Google Music adds scan and match feature
Up to now, Google has been the poor boy of online music, but that's about to change. It rolled out a scan and match feature on Wednesday for Google Music users that gives the search giant a leg up on Amazon’s Cloud Player service and Apple’s iTunes Match. Here are some things you should know about Google’s matching service.
What is it?
Google’s service scans a user’s computer, giving them online access to the songs it finds, provided Google can match those songs on its servers. If the songs cannot be found, they will be uploaded to a user’s online locker.
The service saves you the time of manually uploading your music to Google Music by scanning the files in your library and comparing them to songs in the Google Music library.
If your song is in the Google Music library, Google will copy it to your cloud account. If it isn't in Google's library of approximately 13 million songs, Google will upload to your cloud account. (In comparison, Amazon and Apple claim to have about 20 million songs in their respective libraries.)
What will it cost me?
Nothing. It's free. That compares to Apple and Amazon, which charge $25 a year for similar services.
How much music can I store in Google's cloud?
You can store up to 20,000 tunes in Google Music. That compares to 25,000 tunes with Apple and 250,000 tunes with Amazon, although Amazon will allow you to store up to 250 songs in its cloud for free.

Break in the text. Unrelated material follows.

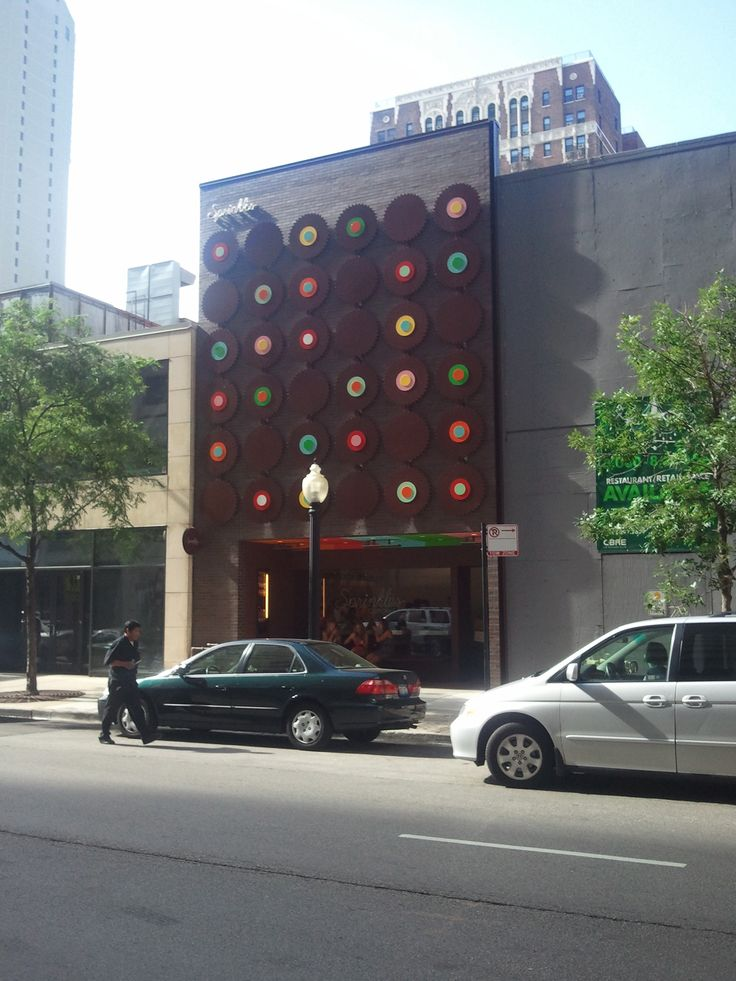 Sprinkles Cupcakes Chicago. Located off Chicago's historic Magnificent Mile between Michigan Avenue and Rush Street, this bakery's breathtaking 40-foot modern dot façade towers over the historic Gold Coast's shopping district near Water Tower Place and John Hancock Center.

Do I need to install software?
Yes, a music manager program must be downloaded to your computer. The manager does the grunt work of comparing your songs to the songs in the Google Music library and uploading songs you have and Google doesn't.
How do I connect to my music?
You need an Internet connection to tap into your music in the Google cloud. You can download songs and albums to a phone or tablet and listen to them when you don't have an Internet connection, but there's no way to dump your library to a phone or tablet.
How do I play music in my cloud library?
You can surf to an URL (play.google.com/music) or play them through a mobile app. Google makes an app for Android for listening to your cloud library. Similar apps are available foriOS and Windows Phone.
How fast does music stream to me?
Google streams its music at 320 kbps. By comparison, Apple and Amazon stream their music at 256 kbps.
Why should I want Google’s service?
If you want to listen to your music on a device whenever you can muster up an Internet connection, store your music in the cloud where you don't have to worry about losing it to a hard disk crash or other mishap and create an online music library without spending time manually uploading files -- and do it all for free -- then Google Music might be a match for you.